Recently, meta-heuristic algorithms have attracted attention as an efficient technique to find the optimal solutions and enhance the feature selection process, especially with the massive increase of the data volume and in the level of its complexity. To enhance the optimization process, several studies have developed robust current meta-heuristic optimization algorithms to overcome the local optima problem in the ample solutions space. For instance, some researchers have used chaotic search to enhance the search process and solve local optima problems and low convergence rates, such as Arora et al. (2020). In this study, the authors have presented a novel Chaotic Interior Search Algorithm (CISA) based on integrating the Interior Search Algorithm and the chaos theory to solve the entrapment of both local optima and slow convergence speed. To evaluate the proposed algorithm, it has been tested on 13 global benchmark functions. Also, Sayed et al. have adopted chaos theory to enhance the performance of the Salp Swarm Algorithm (SSA) and proposed Chaotic Salp Swarm Algorithm. This paper has employed ten different chaotic maps to improve the convergence rate and resulting accuracy (Sayed et al. 2018). Chaotic search has also boosted the search process of selfish herd optimizers (SHO) in Anand and Arora (2020). Anand and Arora have proposed a Chaotic Selfish Herd Optimizer (CSHO) algorithm with various chaotic maps to substitute the value of each searching agent’s survival parameter, which helped in controlling both exploration and exploitation processes. Likewise, in Oliva and Elaziz (2020) have applied chaotic maps and opposition-based learning (OBL) to enhance the Brainstorm optimization algorithm (BSO) performance. The proposed algorithm was called opposition chaotic BSO with disruption (OCBSOD). The idea of this algorithm can be summarized in the following steps: first, the chaotic map was applied to compute the initial solutions; after that, the opposition-based learning produced the opposite positions in the search space, then, the best particles were identified and applied in the iterative process. The role of the disruption operator was to update the position of the instance in the population. Finally, the OBL was applied to enhance the exploration process of the search domain.

Harris hawks optimization (HHO) is another recent meta-heuristic algorithm inspired by Harris’s cooperative manner and chasing behavior. The performance of HHO has been improved by integrating it with various optimization techniques like opposition-based learning, Chaotic Local Search, and a self-adaptive technique in Hussien and Amin (2021). Wang et al. (2021) also have tried to enhance the HHO searching performance for global optimization by developing a hybrid algorithm that combines HHO with Aquila Optimizer (AO).

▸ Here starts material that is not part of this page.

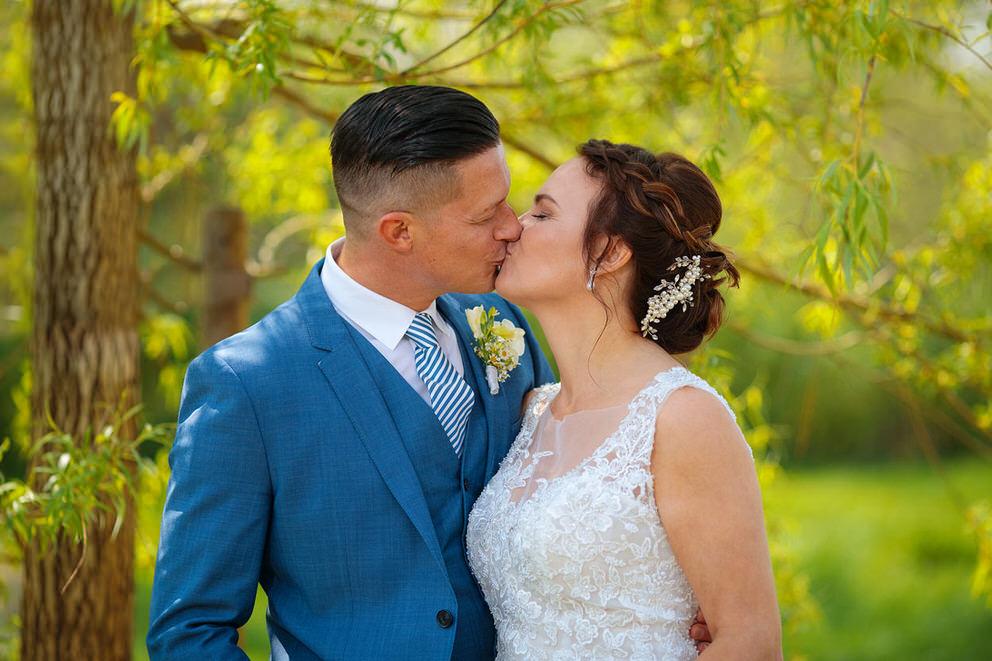 Brautpaar kuesst sich im Garten nach standesamtlicher Trauung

In the same context, Long et al. have developed a modified version of the Butterfly optimization algorithm BOA with adaptive gbest-guided search strategy and pinhole-imaging-based learning to overcome the problem of local optimum, which may occur when solving high dimensional optimization problems (Long et al. 2021). This proposed algorithm (PIL-BOA) has been investigated on 23 classical benchmark test functions, 30 complex benchmark functions of IEEE CEC2014, 30 latest benchmarks from CEC 2017, and 21 feature selection problems. Also, EL-Hasnony et al. (2021) have modified the butterfly algorithm by combining it with the PSO algorithm to boost its global optimization performance. In this study, the authors investigated the performance of the proposed algorithm on the COVID-19 dataset. Chaotic Local Search and Opposition-based have also been integrated with to butterfly optimization algorithm to gain the most optimal or near-optimal results in Assiri (2021).

Whale optimization algorithm (WOA) based on simulating Humpback Whales’ behavior in their manner in food searching and migration has also been combined with a modified conjugate gradient algorithm in Khaleel and Mitras (2020). This hybrid algorithm is based on deriving a new conjugate coefficient to enhance the efficacy of global optimization problem-solving. In another context, WOA has been used to enhance other optimization algorithms due to its strong global search ability, like in Che and He (2021). This study integrated the WOA with the Seagull optimization algorithm (SOA) and presented a modified version of SOA called WSOA. Thermal exchange optimization was another optimization algorithm combined with SOA to enhance its exploitation ability and solve feature selection problems Jia et al. (2019). Several other types of research have presented the hybridization between various optimization techniques such as chaotic crow search and particle swarm optimization algorithm in Adamu et al. (2021), sine cosine algorithm and cuckoo search in Khamees and Al-Baset (2020), and Firefly algorithm and differential evolution (Zhang et al. 2016).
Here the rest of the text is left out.